■ **Saved entries**
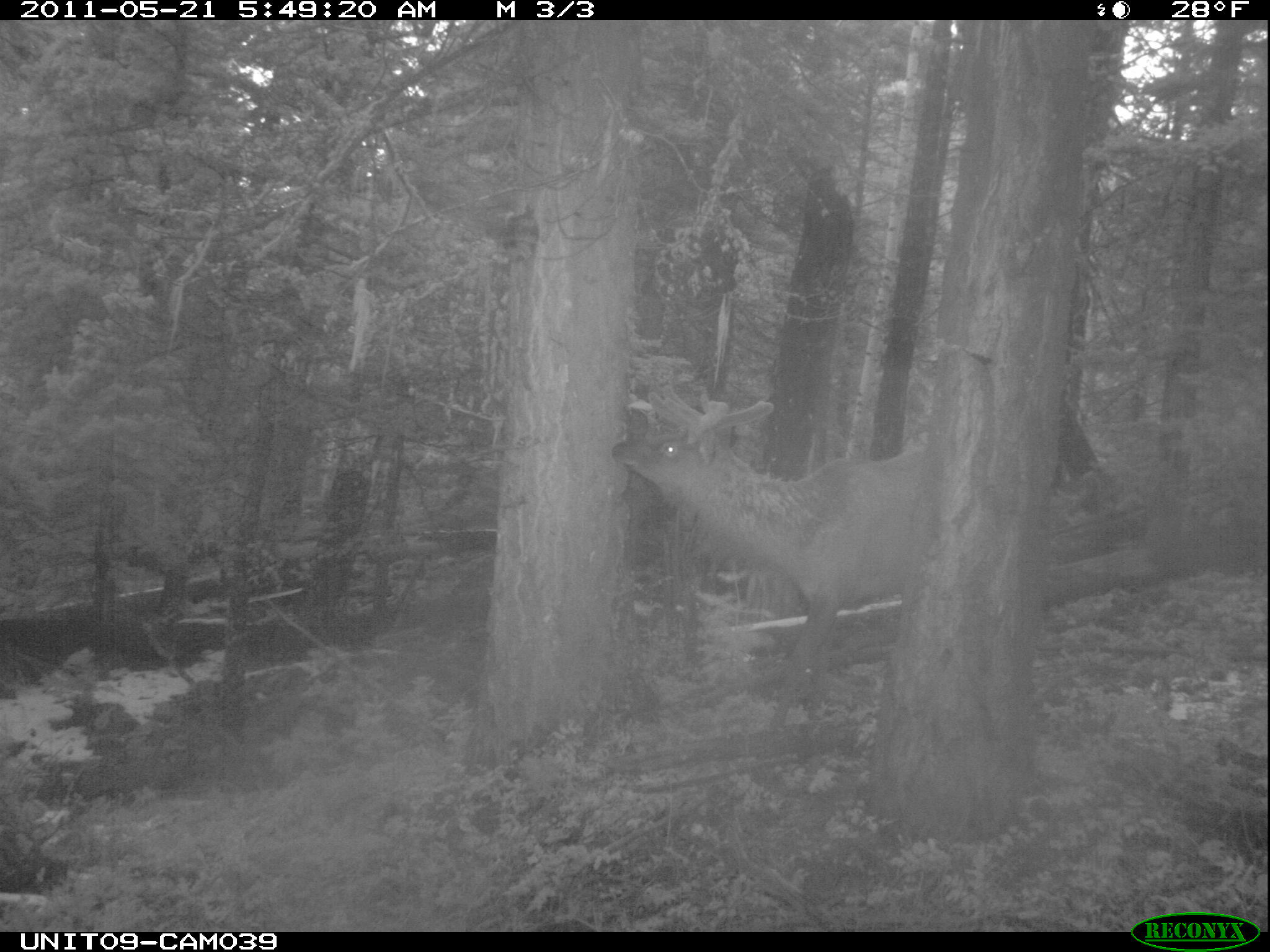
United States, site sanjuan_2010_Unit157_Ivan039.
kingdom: Animalia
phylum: Chordata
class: Mammalia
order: Artiodactyla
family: Cervidae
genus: Cervus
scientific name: Cervus elaphus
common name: red deer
Cervus elaphus (red deer).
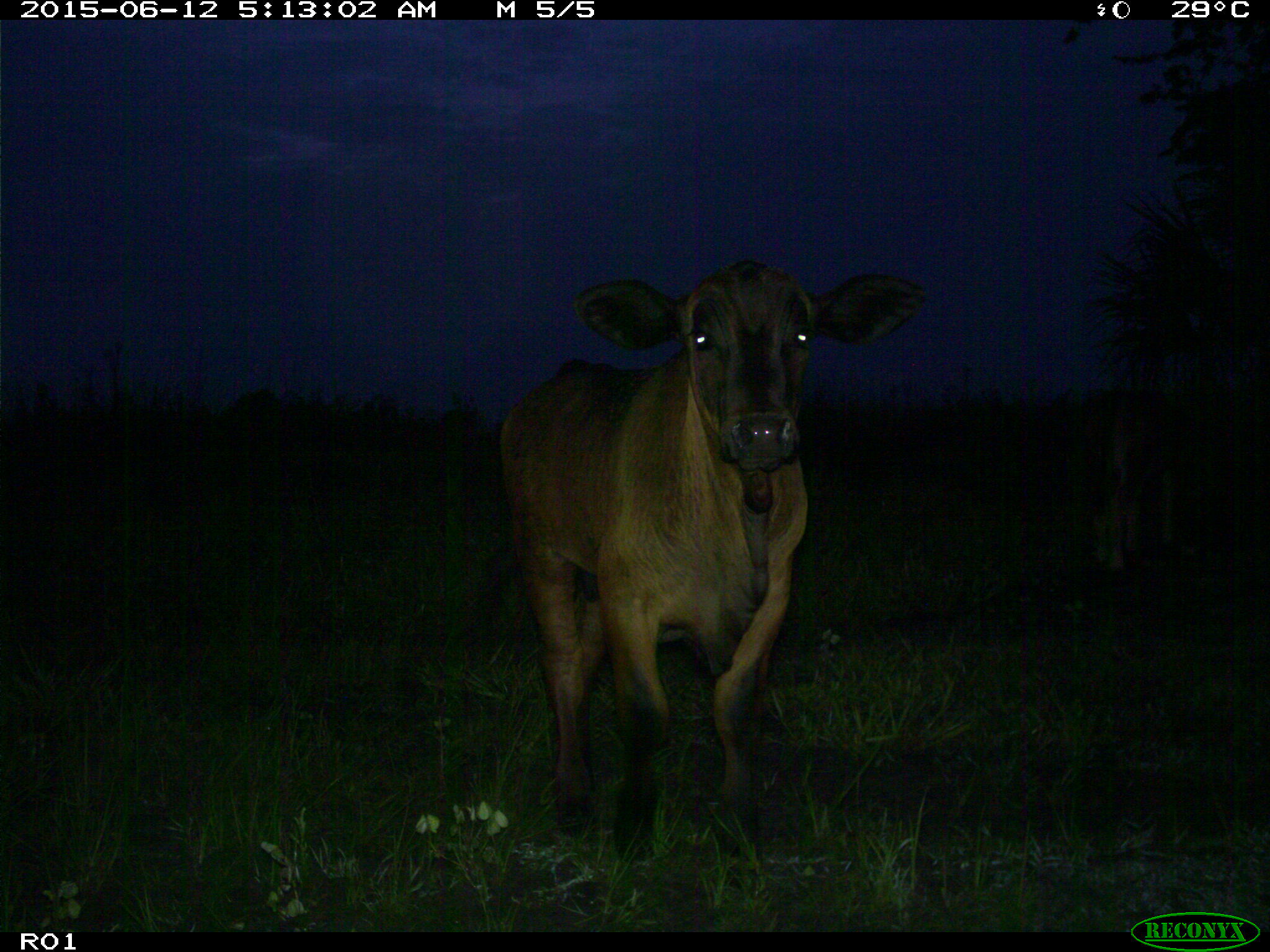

■ **Exercise instructions**
Exact copies of all the entries, without any pictures, are what the answer must contain.

■ **Solved problem**
United States, site sanjuan_2010_Unit157_Ivan039.
kingdom: Animalia
phylum: Chordata
class: Mammalia
order: Artiodactyla
family: Cervidae
genus: Cervus
scientific name: Cervus elaphus
common name: red deer
Cervus elaphus (red deer).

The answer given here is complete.